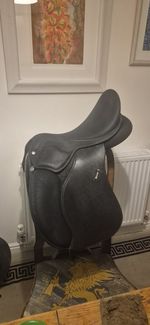 Wintec 17".5 GP Black Saddle with Changeable Gullet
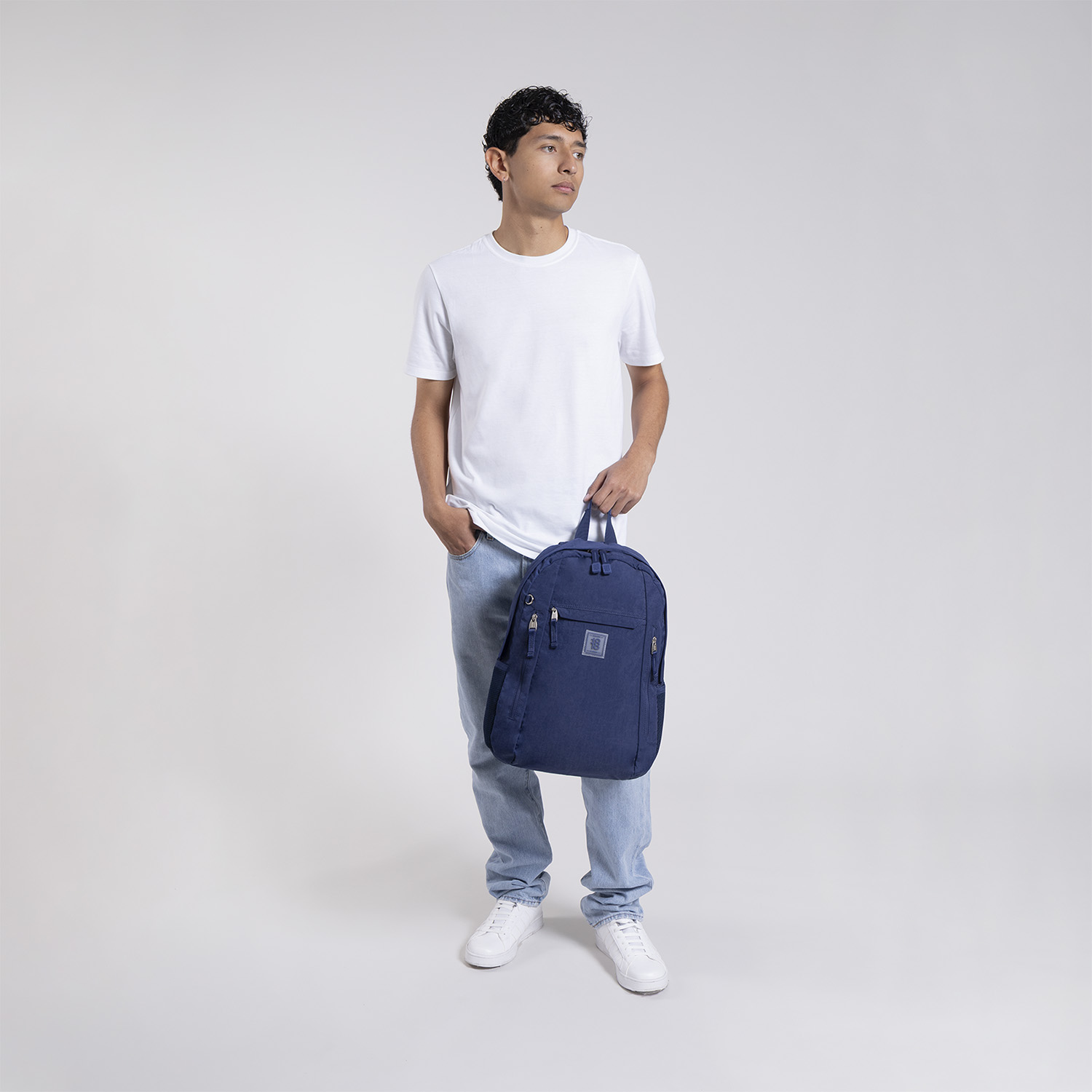 Mochila escolar juvenil 1818 by Chenson azul marino con múltiples compartimentos - vista 2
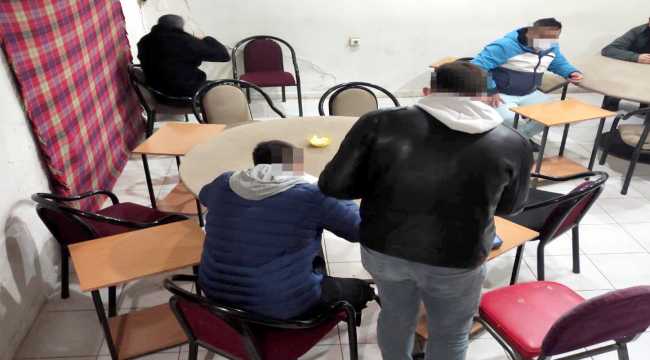 Sivas'ta Kovid-19 kısıtlamalarına uymayan kıraathane sahibi ve 16 müşteriye para cezası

> [WHAT YOU WILL DO]
Leave every image out, and retype the material exactly.

> [RESPONSE TO THE TASK]
 Wintec 17".5 GP Black Saddle with Changeable Gullet
 Mochila escolar juvenil 1818 by Chenson azul marino con múltiples compartimentos - vista 2
 Sivas'ta Kovid-19 kısıtlamalarına uymayan kıraathane sahibi ve 16 müşteriye para cezası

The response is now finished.